## TEXT SHOWN
"""

Image Credit: Fox News

Kash Patel hits back hard after leaked report some say is 'unrecoverable'
Image Credit: Fox News

When a leaked internal assessment calls the FBI a “rudderless ship” and describes its director as “in over his head,” it’s the kind of phrase that sticks.

That’s exactly what happened to FBI Director Kash Patel this week, after a 100-plus-page report from an alliance of current and former FBI employees began circulating in Washington and in the press.

But Patel is not taking it quietly.

He’s now pushing back aggressively through Megyn Kelly’s show, challenging some of the most humiliating anecdotes and arguing that the harsh portrait of his leadership simply doesn’t match the FBI’s results on the ground.

Meanwhile, commentators across the spectrum – from Fox News columnist Miranda Devine to The Young Turks’ Cenk Uygur and Jordan Uhl – are treating the report as a Rorschach test for what they already believe about the Trump-era FBI.

A “Rudderless Ship” And An Angry Rank-And-File

On Fox News, Laura Ingraham framed the leaked document as a “scathing new report” that, according to the New York Post’s Miranda Devine, accuses the bureau of drifting aimlessly under Patel and his deputy, Dan Bongino.

A “Rudderless Ship” And An Angry Rank And File
Image Credit: Fox News

Devine told Ingraham the report was compiled by a group calling itself the National Alliance of FBI professionals – active-duty agents, retirees, and analysts who banded together back in 2023 because they were horrified by what they saw as political weaponization under former director Christopher Wray during the Biden administration.

"""

## WHAT YOU HAVE TO DO
Return verbatim the passage of the Kash Patel article above between "But Patel is" and "the Trump-era FBI.", inclusive.

## COLLECTED MATERIAL
"""

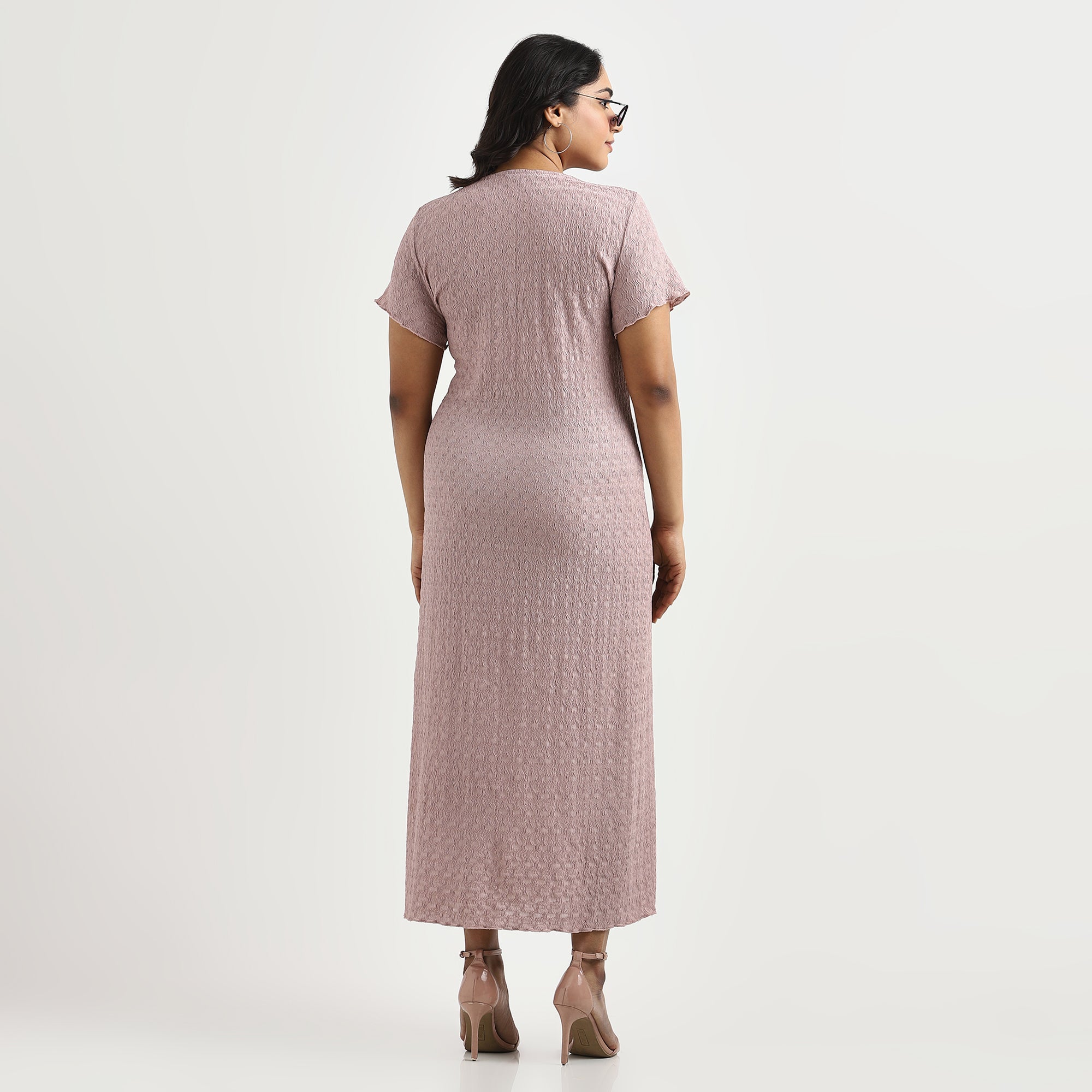 Dusty Pink Textured Twist Detail Knit Midi Dress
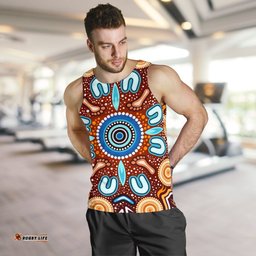 Aboriginal Men's Tank Top - Indigenous Circle Dot Painting Ver02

"""

## WRITTEN ANSWER
But Patel is not taking it quietly.

He’s now pushing back aggressively through Megyn Kelly’s show, challenging some of the most humiliating anecdotes and arguing that the harsh portrait of his leadership simply doesn’t match the FBI’s results on the ground.

Meanwhile, commentators across the spectrum – from Fox News columnist Miranda Devine to The Young Turks’ Cenk Uygur and Jordan Uhl – are treating the report as a Rorschach test for what they already believe about the Trump-era FBI.